Working through a homework problem from my linear algebra course. We're using the Gareth Williams Linear Algebra with Application - 7th Edition. The question comes from section 5.2: Matrix Representation of Linear Transformations
Consider the linear transformation $T:R^2 \rightarrow R^2$ defined by $T(x, y)=(2x, x+y)$. Find the matrix $T$ with respect to the basis $\{u_1, u_2\}$ of $R^2$ where: $u_1=(1, 2)$ and $u_2=(0, -1)$
Here is my process thus far, I may be over thinking things a bit.
First I evaluate the transformation on the standard basis $\{e_1, e_2\}$. $T(e_1)=(2, 1)$ and $T(e_2)=(0, 1)$
Then: $c_1u_1 + c_2u_2 = (2, 1)$ and $c_1u_1 + c_2u_2 = (0, 1)$
Solving for $c_1$ and $c_2$ I get the coordinate vectors $[T(u_1)]_B = (2, 3)$ and $[T(u_2)]_B = (0, -1)$
I should then get the transition matrix $T=[[T(u_1)]_B, [T(u_2)]_B]$ (I'm not sure how create matrices but it should be the $2 \times 2$ matrix with column vectors $(2,3)$ and $(0, -1)$)

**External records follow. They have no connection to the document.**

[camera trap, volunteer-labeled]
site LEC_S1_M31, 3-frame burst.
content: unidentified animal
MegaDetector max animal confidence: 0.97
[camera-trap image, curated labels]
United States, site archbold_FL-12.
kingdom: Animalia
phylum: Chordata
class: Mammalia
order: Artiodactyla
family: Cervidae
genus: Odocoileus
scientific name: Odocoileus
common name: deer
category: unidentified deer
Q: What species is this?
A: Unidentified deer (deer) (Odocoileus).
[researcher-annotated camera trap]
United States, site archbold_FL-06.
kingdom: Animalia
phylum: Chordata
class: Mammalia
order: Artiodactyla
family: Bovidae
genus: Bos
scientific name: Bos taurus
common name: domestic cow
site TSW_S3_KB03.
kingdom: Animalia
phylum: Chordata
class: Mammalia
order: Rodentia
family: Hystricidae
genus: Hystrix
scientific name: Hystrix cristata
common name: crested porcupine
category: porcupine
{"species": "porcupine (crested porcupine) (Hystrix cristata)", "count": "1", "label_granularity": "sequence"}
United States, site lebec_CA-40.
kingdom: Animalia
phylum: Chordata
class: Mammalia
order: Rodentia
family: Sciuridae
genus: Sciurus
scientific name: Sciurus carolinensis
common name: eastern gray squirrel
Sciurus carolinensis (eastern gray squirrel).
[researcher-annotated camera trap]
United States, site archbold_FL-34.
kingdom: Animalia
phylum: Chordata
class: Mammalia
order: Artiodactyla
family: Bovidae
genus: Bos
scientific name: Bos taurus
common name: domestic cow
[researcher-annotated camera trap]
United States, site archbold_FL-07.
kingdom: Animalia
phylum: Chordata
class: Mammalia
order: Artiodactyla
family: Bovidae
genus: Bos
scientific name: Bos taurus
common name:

I'm then to find the image of $(-1, 3)$ which I believe I would just left multiply by $T$. My issue is that both my $T$ and my image are nowhere close to what the solution in the back of the text says they should be. I've led myself astray somewhere here and I'm lost as to where. Any help is appreciated!